Source material →

--- start ---

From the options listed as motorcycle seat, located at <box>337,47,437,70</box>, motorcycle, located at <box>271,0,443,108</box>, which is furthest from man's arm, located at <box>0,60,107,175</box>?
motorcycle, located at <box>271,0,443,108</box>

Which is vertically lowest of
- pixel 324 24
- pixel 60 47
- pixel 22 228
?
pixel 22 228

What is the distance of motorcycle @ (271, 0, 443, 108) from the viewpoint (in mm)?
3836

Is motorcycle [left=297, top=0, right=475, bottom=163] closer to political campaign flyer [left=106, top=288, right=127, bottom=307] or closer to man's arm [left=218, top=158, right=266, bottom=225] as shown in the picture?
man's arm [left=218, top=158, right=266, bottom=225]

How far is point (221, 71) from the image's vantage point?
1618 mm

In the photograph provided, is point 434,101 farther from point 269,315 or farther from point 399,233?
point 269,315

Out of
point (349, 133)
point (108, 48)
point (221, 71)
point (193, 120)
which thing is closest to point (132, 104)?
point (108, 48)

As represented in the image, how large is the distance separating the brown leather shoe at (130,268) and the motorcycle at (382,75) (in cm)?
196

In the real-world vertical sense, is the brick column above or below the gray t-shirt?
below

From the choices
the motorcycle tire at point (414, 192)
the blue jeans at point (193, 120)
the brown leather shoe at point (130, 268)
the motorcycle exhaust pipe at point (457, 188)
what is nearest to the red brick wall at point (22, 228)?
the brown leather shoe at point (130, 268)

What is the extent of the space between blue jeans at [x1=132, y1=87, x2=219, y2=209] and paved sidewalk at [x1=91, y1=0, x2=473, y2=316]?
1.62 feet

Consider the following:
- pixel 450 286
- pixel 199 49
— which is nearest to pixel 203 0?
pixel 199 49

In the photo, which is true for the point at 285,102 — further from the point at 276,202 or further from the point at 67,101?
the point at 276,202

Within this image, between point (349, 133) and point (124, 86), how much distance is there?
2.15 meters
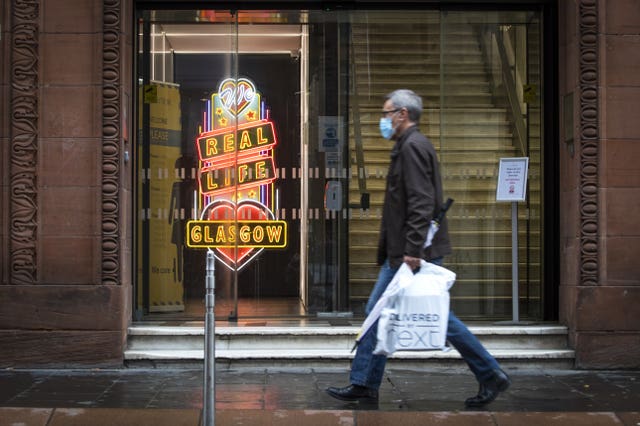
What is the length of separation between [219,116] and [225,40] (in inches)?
31.5

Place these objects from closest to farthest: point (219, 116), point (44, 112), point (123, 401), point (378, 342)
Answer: point (378, 342) < point (123, 401) < point (44, 112) < point (219, 116)

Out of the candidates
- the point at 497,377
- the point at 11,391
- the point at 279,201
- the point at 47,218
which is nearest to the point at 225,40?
the point at 279,201

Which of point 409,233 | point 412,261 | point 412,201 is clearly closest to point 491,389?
point 412,261

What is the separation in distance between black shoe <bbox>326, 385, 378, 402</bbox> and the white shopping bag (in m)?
0.63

--- end ---

Return the records as they stand, from the line with "What is the extent" through the line with "Answer: point (378, 342)", including both of those lines, and leave the pictures out of your answer.

Answer below →
What is the extent of the space between blue jeans at [x1=132, y1=87, x2=219, y2=209] and paved sidewalk at [x1=91, y1=0, x2=473, y2=316]?
1.62 feet

Consider the following:
- pixel 450 286
- pixel 199 49
— which is nearest to pixel 203 0?
pixel 199 49

In the photo, which is true for the point at 285,102 — further from the point at 276,202 or further from the point at 67,101?
the point at 276,202

Within this image, between point (349, 133) and point (124, 86), how much distance is there?
2.15 meters
What is the length of separation between [219,116] and [225,40] (in inches)?
31.5

Place these objects from closest to farthest: point (219, 116), point (44, 112), point (123, 401), point (378, 342)
Answer: point (378, 342) < point (123, 401) < point (44, 112) < point (219, 116)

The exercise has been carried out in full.